Question

Class XII students were asked to prepare one litre of buffer solution of pH \(8.26\) by their Chemistry teacher. The amount of ammonium chloride to be dissolved by the student in \(0.2\) M ammonia solution to make one litre of the buffer is (Given : \(pK_b\) \((NH_3)\) = \(4.74\), Molar mass of \(NH_3\) = \(17\) g \(mol^{–1}\), Molar mass of \(NH_4Cl\) = \(53.5\) \(g\) \(mol^{–1}\))

• A. 53.5 g
• B. 72.3 g
• C. 107.0 g
• D. 126.0 g

Answer 1

The Correct Option is C

To calculate the amount of ammonium chloride (\(NH_4Cl\)) required to prepare a buffer solution with pH 8.26 using 0.2 M ammonia (\(NH_3\)), we use the Henderson-Hasselbalch equation for a basic buffer:

\[ \text{pH} = \text{p}K_a + \log \left( \frac{[\text{Base}]}{[\text{Acid}]} \right) \]

Since we are dealing with ammonia, a basic solution, we need to convert \(pK_b\) to \(pK_a\):

\[ \text{p}K_a = 14 - \text{p}K_b = 14 - 4.74 = 9.26 \]

Now, substitute the values into the Henderson-Hasselbalch equation:

\[ 8.26 = 9.26 + \log \left( \frac{0.2}{[\text{NH}_4^+]}\right) \]

Solving for \([\text{NH}_4^+]\):

\[ 8.26 - 9.26 = \log \left( \frac{0.2}{[\text{NH}_4^+]} \right) \]
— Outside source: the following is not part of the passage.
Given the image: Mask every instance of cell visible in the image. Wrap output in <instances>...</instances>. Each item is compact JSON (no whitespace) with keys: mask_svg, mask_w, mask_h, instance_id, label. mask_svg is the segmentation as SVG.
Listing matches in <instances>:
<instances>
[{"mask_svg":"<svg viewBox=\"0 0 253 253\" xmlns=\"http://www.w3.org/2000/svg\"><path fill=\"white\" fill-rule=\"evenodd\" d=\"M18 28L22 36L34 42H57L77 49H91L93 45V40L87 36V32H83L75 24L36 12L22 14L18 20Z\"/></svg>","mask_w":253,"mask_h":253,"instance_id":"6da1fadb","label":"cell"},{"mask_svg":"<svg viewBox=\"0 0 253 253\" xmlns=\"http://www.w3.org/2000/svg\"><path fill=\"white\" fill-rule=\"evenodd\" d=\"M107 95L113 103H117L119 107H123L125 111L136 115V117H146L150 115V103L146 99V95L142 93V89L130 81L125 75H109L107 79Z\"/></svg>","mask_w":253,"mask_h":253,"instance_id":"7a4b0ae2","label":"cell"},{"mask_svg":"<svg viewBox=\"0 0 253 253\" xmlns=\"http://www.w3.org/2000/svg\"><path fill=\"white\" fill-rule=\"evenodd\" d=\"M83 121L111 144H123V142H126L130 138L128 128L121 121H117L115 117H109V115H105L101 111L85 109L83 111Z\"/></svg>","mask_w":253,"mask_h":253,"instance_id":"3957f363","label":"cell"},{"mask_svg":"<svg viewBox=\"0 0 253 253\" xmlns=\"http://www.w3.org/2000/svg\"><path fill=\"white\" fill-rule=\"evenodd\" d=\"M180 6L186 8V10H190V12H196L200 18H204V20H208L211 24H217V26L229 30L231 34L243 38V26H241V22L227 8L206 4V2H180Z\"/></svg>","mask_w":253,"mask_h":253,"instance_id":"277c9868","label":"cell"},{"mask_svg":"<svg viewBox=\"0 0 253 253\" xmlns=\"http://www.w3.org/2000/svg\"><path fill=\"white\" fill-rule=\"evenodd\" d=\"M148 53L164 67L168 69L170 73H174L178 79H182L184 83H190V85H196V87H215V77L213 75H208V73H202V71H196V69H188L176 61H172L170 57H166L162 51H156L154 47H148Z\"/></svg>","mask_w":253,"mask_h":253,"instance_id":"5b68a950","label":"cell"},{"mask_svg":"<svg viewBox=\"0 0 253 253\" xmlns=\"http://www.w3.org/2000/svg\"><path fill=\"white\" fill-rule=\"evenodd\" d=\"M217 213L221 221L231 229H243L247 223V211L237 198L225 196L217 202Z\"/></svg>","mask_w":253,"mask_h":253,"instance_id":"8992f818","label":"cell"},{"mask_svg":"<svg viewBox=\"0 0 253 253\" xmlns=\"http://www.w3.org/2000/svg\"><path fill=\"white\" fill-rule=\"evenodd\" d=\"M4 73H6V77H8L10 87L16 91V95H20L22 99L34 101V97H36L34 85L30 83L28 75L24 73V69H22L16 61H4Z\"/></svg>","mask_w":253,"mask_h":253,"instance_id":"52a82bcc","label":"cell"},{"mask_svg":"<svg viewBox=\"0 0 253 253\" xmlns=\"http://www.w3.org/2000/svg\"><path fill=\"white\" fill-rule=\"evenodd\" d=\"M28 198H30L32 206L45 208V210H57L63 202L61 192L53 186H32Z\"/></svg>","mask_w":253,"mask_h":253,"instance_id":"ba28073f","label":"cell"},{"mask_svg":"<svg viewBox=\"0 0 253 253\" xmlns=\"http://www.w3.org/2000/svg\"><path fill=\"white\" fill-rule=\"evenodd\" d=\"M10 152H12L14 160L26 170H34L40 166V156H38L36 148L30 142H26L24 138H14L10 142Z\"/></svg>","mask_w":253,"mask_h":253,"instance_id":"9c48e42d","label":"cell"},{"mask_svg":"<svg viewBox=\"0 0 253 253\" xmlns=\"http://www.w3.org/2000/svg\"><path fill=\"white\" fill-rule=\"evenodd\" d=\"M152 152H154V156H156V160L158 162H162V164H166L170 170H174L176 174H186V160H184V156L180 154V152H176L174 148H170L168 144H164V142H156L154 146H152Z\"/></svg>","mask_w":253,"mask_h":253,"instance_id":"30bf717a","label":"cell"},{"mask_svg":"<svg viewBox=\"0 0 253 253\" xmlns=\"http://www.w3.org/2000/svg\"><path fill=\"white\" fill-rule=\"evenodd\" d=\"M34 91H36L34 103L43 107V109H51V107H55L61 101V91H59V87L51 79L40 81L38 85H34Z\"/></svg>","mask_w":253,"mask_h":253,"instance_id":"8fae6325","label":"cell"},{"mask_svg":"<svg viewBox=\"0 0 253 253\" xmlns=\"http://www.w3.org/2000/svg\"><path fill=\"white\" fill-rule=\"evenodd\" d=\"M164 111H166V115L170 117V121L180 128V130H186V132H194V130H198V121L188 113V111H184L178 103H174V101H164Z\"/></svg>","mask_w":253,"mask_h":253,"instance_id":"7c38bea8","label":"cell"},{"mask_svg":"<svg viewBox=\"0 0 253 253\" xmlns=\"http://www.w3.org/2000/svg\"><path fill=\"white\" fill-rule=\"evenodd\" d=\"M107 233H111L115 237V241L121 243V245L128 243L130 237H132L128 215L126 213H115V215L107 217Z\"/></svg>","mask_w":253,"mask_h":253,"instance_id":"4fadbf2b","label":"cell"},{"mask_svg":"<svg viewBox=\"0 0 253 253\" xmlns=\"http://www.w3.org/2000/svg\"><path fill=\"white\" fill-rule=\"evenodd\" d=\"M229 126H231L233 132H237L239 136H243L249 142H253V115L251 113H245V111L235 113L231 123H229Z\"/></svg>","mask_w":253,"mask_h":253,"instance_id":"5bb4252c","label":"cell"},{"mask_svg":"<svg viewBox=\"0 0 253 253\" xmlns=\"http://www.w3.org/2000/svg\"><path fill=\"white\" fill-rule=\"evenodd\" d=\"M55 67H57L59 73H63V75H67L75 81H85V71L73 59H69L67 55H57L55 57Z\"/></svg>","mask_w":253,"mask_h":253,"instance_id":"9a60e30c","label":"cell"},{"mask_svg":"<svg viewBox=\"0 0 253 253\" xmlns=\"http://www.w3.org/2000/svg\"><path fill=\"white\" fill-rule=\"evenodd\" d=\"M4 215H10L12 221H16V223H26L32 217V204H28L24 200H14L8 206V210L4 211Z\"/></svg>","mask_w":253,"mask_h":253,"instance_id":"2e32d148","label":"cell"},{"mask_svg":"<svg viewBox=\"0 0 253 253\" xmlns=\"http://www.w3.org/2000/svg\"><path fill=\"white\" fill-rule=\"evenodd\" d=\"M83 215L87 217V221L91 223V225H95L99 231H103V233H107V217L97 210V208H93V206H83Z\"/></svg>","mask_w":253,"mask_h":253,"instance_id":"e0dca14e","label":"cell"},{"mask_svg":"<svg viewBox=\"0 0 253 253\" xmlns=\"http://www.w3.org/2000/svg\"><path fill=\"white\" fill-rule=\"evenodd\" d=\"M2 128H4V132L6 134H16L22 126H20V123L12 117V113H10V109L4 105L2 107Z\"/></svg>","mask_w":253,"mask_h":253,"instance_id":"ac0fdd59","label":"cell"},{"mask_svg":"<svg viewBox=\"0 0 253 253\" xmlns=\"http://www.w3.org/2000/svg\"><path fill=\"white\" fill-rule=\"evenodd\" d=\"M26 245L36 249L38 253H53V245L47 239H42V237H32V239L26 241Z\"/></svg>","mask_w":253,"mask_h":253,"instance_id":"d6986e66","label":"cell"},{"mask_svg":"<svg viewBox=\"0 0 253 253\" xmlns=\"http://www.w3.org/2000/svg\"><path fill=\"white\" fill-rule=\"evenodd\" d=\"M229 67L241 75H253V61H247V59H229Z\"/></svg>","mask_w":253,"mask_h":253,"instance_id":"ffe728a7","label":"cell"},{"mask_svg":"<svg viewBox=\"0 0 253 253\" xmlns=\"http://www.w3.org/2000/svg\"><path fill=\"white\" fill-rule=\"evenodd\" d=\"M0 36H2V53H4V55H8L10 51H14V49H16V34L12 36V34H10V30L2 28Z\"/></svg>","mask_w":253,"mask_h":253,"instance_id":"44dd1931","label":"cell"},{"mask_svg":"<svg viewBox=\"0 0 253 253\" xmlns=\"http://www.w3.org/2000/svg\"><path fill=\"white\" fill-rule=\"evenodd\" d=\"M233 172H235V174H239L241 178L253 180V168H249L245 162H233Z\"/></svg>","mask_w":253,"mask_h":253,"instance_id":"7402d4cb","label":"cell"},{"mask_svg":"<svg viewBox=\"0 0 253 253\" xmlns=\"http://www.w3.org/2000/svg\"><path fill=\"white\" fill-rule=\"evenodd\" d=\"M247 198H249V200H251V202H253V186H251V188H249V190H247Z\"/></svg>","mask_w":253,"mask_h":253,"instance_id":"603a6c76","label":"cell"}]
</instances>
\[ -1 = \log \left( \frac{0.2}{[\text{NH}_4^+]} \right) \]

Anti-logarithm of both sides:

\[ 10^{-1} = \frac{0.2}{[\text{NH}_4^+]} \]

\[ 0.1 = \frac{0.2}{[\text{NH}_4^+]} \]

\[ [\text{NH}_4^+] = \frac{0.2}{0.1} = 2 \text{ M} \]

Thus, the concentration of ammonium ion \([\text{NH}_4^+]\) in the solution should be 2 M. To find out how many grams of \(NH_4Cl\) are needed to make this 2 M solution, calculate using the molar mass:

\[ \text{Moles of } NH_4Cl = 2 \text{ moles/litre} \times 1 \text{ litre} = 2 \text{ moles} \]

Molar mass of \(NH_4Cl\) is 53.5 g/mol, so the mass required:

\[ \text{Mass of } NH_4Cl = 2 \text{ moles} \times 53.5 \text{ g/mol} = 107.0 \text{ g} \]

Thus, the student needs to dissolve 107.0 g of ammonium chloride in the solution. Therefore, the correct answer is 107.0 g.